- Jennifer's son sufferers from childhood OCD and is currently in therapy for his condition.
- In this article, Jennifer touches on the difficulty of parenting a child with a severe anxiety disorder, and the patience that is required of both parents.
- If you're the parent or caretaker of a child with OCD, be gentle with yourself and them. OCD is a complex and frustrating condition. Education and guidance are key to addressing it properly and helping your child heal.
Prior to children, conversations with my husband revolved around our religious views, childcare preferences, public school versus private school. Never in a million years, did I think our daily discussions would center around the number of times our son had asked, “What’s the point of life?” and “Why did God make me this way?” Or, on bad days, “You don’t know what it’s like to be inside my body. Just kill me! I don’t want to do this anymore.”
As my son’s condition worsened, these statements and questions became more and more frequent. I knew I had to get him help as quickly as I could. Our once happy, fun, active child was sad, angry and losing his love for life right in front of our eyes. At the time, he was only 7.
Thankfully, after years of doctors, misdiagnoses, various mental health counselors, psychiatrists, DNA testing, homeopathic approaches, and countless medications, we have finally started to see a light at the end of this dark tunnel. We have hope of regaining the child he used to be.
My son, who is now 11, suffers from Obsessive Compulsive Disorder — a condition that doesn’t just impact the individual, but their entire family. Reaching a proper diagnosis was the first hurdle. Now, our focus is on educating ourselves as parents while searching for the right psychiatrist to help our son heal.
Parenting a child with OCD requires an extreme amount of patience, understanding, love and acceptance. As a couple, you need to be united in supporting each other. But what happens when one parent has little to no patience, while the other is more understanding? Over time, it slowly creates an unexpected, unwanted divide. Responsibilities start falling on the understanding parent’s plate, leaving them overwhelmed, and at times, completely alone. Children quickly pick-up on who they can turn to, who understands them, and who they feel the safest confiding in. And once they do, that parent becomes the primary caretaker.
I found myself constantly reading books, searching for articles on the internet, skimming blogs, and reaching for any straws I could find to better understand what was going on. I began wondering why this wasn’t of equal importance to my husband. Why was he not putting forth the same effort? Why did it take him days to read the articles I printed out?
At the time, this left me feeling a range of emotions: confusion, sadness, anger and emptiness. I was struggling to comprehend this condition, while carrying the burden of having to teach what I learned to my husband and son. Many times I was left feeling trapped between the two people I love most. I had to convince my husband that this wasn’t something our son could “just stop, get over or ignore” like I’d heard him say so many times. Simultaneously, I was trying to walk my son through the necessary coping skills he’d learned in therapy.
Anyone with diagnosed OCD wants the thoughts and obsessions to “just stop.” But if this were possible, it wouldn’t be a medically recognized disorder, let alone one that’s considered so complex. Again, a foreign topic to most and difficult to wrap your head around, which is why it’s so important that both parents are invested in learning about the disorder and supporting one another through the process.

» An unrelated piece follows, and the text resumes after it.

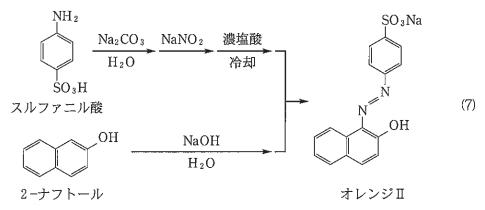 東京大学の化学の出題とイオンの図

I’ve now found myself in a difficult situation. Our son needs help but not just from a doctor. He needs the at-home support of both his parents. He needs to be in a calm, loving environment. One that counters the negativity, anger and frustration of his OCD.
It’s difficult to be supportive without real knowledge of this disorder and how to properly parent a young child going through it. After many long, heartfelt conversations with my husband, I came to realize it’s not that he didn’t find this of equal importance, he just saw things differently. He saw our son as defiant and sometimes manipulative. In reality, he was none of these things. His constant, intrusive thoughts were keeping him from completing the tasks before him. For example, getting dressed for school in the morning was a huge undertaking. My son would dress and undress, sometimes taking well over 30 minutes. Why? Because in his mind he hears, “No, that’s wrong you should of used your left foot first,” or “No you didn’t do it quick enough, if you don’t redo it again your Mom will die.”
My husband saw this as our son not doing what was asked of him, stalling, and then lashing out. Really, he was struggling with a combination of intrusive thoughts, and fears of explaining these obsessions to his father. He was worried about being scolded and told to “just stop and do what’s asked of you.” This left both my son and husband feeling stuck and frustrated, and myself, torn between the two people I love.
I urge any couple raising a child with OCD to commit fully to learning about the disorder. It is difficult to support your partner if one of you doesn’t understand the condition at hand. As a couple, you need quality time together to keep the spark alive. And finally, find the proper therapists to teach your child about their condition, and you and your spouse about how to best support them through recovery. If you do so, you’re far more likely to remain a strong, united team during an incredibly difficult time.